**Problem description**
All the data below goes into the copy word for word, but the pictures don't.

[Records]
********************

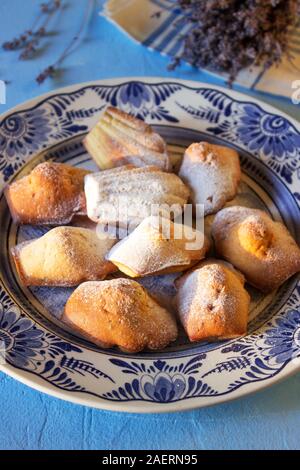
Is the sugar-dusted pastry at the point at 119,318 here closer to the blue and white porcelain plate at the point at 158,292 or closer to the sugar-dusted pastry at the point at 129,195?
the blue and white porcelain plate at the point at 158,292

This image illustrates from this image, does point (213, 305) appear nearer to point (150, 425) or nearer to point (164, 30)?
point (150, 425)

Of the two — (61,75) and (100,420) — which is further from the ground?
(61,75)

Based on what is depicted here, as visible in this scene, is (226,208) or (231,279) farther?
(226,208)

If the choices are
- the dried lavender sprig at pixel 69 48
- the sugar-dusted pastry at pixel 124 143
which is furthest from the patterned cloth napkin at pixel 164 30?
the sugar-dusted pastry at pixel 124 143

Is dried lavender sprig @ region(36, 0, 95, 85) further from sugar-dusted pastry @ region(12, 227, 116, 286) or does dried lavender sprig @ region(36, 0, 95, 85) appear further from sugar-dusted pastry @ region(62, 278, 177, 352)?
sugar-dusted pastry @ region(62, 278, 177, 352)

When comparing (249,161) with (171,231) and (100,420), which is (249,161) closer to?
(171,231)

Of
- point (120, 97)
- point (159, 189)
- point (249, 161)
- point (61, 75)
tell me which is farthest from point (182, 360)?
point (61, 75)

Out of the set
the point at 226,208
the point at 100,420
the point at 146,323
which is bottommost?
the point at 100,420
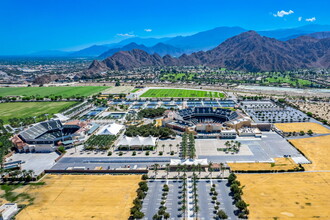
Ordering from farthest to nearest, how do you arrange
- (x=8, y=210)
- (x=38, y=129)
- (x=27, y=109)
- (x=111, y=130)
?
(x=27, y=109)
(x=111, y=130)
(x=38, y=129)
(x=8, y=210)

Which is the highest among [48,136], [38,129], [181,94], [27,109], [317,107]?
[181,94]

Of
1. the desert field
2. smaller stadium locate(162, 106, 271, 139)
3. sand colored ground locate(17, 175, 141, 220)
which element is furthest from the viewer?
the desert field

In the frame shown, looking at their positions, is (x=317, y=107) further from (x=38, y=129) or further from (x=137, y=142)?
(x=38, y=129)

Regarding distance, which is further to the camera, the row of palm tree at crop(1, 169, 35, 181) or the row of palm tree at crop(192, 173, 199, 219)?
the row of palm tree at crop(1, 169, 35, 181)

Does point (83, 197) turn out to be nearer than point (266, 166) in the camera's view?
Yes

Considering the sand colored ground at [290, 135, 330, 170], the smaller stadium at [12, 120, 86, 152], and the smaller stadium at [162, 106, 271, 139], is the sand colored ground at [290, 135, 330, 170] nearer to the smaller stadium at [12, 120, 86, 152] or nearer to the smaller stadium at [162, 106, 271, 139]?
the smaller stadium at [162, 106, 271, 139]

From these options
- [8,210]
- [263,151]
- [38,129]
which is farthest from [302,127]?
[38,129]

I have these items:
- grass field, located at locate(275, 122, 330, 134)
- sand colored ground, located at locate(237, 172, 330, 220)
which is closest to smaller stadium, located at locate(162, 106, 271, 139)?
grass field, located at locate(275, 122, 330, 134)

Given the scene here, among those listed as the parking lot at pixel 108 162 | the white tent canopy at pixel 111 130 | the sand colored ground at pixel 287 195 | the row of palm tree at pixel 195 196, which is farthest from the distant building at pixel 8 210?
the sand colored ground at pixel 287 195

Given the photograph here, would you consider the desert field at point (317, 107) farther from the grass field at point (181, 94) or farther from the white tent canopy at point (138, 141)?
the white tent canopy at point (138, 141)
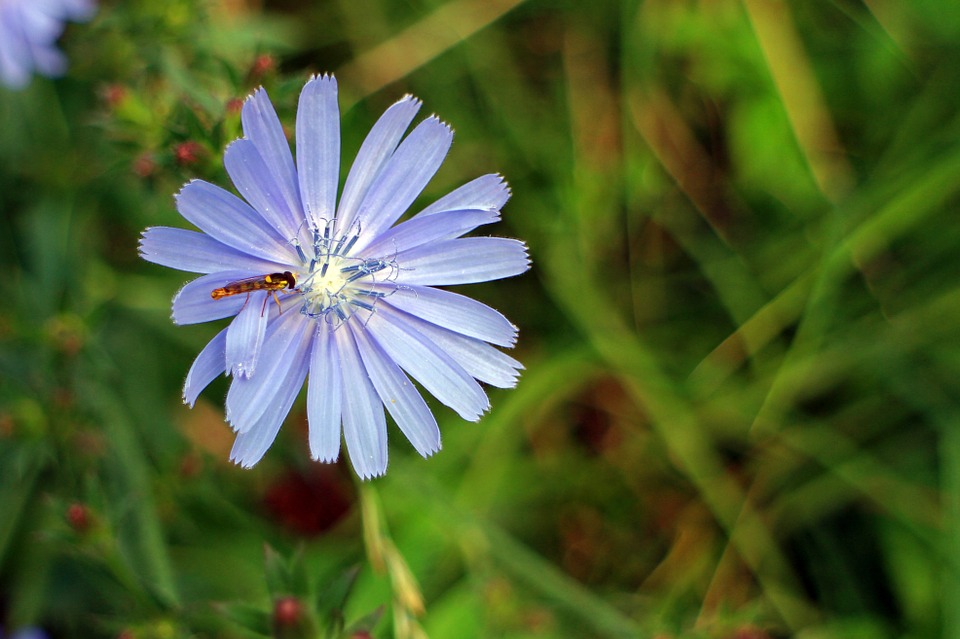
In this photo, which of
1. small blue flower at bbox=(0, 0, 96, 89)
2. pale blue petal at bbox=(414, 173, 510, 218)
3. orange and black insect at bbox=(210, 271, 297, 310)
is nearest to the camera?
orange and black insect at bbox=(210, 271, 297, 310)

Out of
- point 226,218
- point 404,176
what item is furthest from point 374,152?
point 226,218

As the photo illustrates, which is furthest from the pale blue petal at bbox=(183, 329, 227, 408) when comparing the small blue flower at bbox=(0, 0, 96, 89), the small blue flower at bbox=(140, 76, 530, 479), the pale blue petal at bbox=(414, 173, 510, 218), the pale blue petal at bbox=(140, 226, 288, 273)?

********************

**Exercise result**
Is the sugar-dusted pastry at the point at 119,318 here closer to the blue and white porcelain plate at the point at 158,292 or closer to the sugar-dusted pastry at the point at 129,195?
the blue and white porcelain plate at the point at 158,292

This image illustrates from this image, does point (213, 305) appear nearer to point (150, 425) or nearer to point (164, 30)?
point (150, 425)

Of the two — (61,75) and (100,420) — which is further from the ground?
(61,75)

Based on what is depicted here, as visible in this scene, is (226,208) or (231,279) farther?
(226,208)

If the choices are
- the dried lavender sprig at pixel 69 48
- the sugar-dusted pastry at pixel 124 143
which is furthest from the patterned cloth napkin at pixel 164 30?
the sugar-dusted pastry at pixel 124 143

Is dried lavender sprig @ region(36, 0, 95, 85) further from sugar-dusted pastry @ region(12, 227, 116, 286) or does dried lavender sprig @ region(36, 0, 95, 85) appear further from sugar-dusted pastry @ region(62, 278, 177, 352)?
sugar-dusted pastry @ region(62, 278, 177, 352)

When comparing (249,161) with (171,231) and (100,420), which is (249,161) closer to?
(171,231)

Of
- point (120, 97)
- point (159, 189)
- point (249, 161)
- point (61, 75)
tell me which is farthest from point (182, 360)?
point (61, 75)

Out of the set
the point at 226,208
the point at 100,420
the point at 146,323
which is bottommost?
the point at 100,420
Ordering from farthest to nearest, how do you arrange
- (x=8, y=210)
- (x=38, y=129)
- (x=27, y=109)
- (x=111, y=130)
?
(x=27, y=109)
(x=111, y=130)
(x=38, y=129)
(x=8, y=210)

Which is the highest among [48,136], [38,129], [181,94], [27,109], [317,107]?
[181,94]

Of
1. the desert field
2. smaller stadium locate(162, 106, 271, 139)
3. sand colored ground locate(17, 175, 141, 220)
which element is furthest from the viewer?
the desert field

In the frame shown, looking at their positions, is (x=317, y=107) further from (x=38, y=129) or further from (x=137, y=142)?
(x=38, y=129)

Regarding distance, which is further to the camera, the row of palm tree at crop(1, 169, 35, 181) or the row of palm tree at crop(192, 173, 199, 219)?
the row of palm tree at crop(1, 169, 35, 181)

Does point (83, 197) turn out to be nearer than point (266, 166) in the camera's view?
Yes

Considering the sand colored ground at [290, 135, 330, 170], the smaller stadium at [12, 120, 86, 152], and the smaller stadium at [162, 106, 271, 139], is the sand colored ground at [290, 135, 330, 170] nearer to the smaller stadium at [12, 120, 86, 152] or nearer to the smaller stadium at [162, 106, 271, 139]?
the smaller stadium at [162, 106, 271, 139]

From these options
- [8,210]
- [263,151]
- [38,129]
which is farthest from [302,127]?
[38,129]

I have these items:
- grass field, located at locate(275, 122, 330, 134)
- sand colored ground, located at locate(237, 172, 330, 220)
which is closest to smaller stadium, located at locate(162, 106, 271, 139)?
grass field, located at locate(275, 122, 330, 134)

Given the scene here, among those listed as the parking lot at pixel 108 162 | the white tent canopy at pixel 111 130 | the sand colored ground at pixel 287 195 | the row of palm tree at pixel 195 196, which is farthest from the distant building at pixel 8 210?
the sand colored ground at pixel 287 195

Given the photograph here, would you consider the desert field at point (317, 107) farther from the grass field at point (181, 94) or farther from the white tent canopy at point (138, 141)?
the white tent canopy at point (138, 141)
In this photo, which of
1. small blue flower at bbox=(0, 0, 96, 89)
2. pale blue petal at bbox=(414, 173, 510, 218)
3. orange and black insect at bbox=(210, 271, 297, 310)
is nearest to the camera?
orange and black insect at bbox=(210, 271, 297, 310)

Out of
- point 226,218
- point 404,176
what item is furthest from point 374,152?
point 226,218

As the photo illustrates, which is furthest from the pale blue petal at bbox=(183, 329, 227, 408) when comparing the small blue flower at bbox=(0, 0, 96, 89), the small blue flower at bbox=(140, 76, 530, 479), the pale blue petal at bbox=(414, 173, 510, 218), the pale blue petal at bbox=(140, 226, 288, 273)?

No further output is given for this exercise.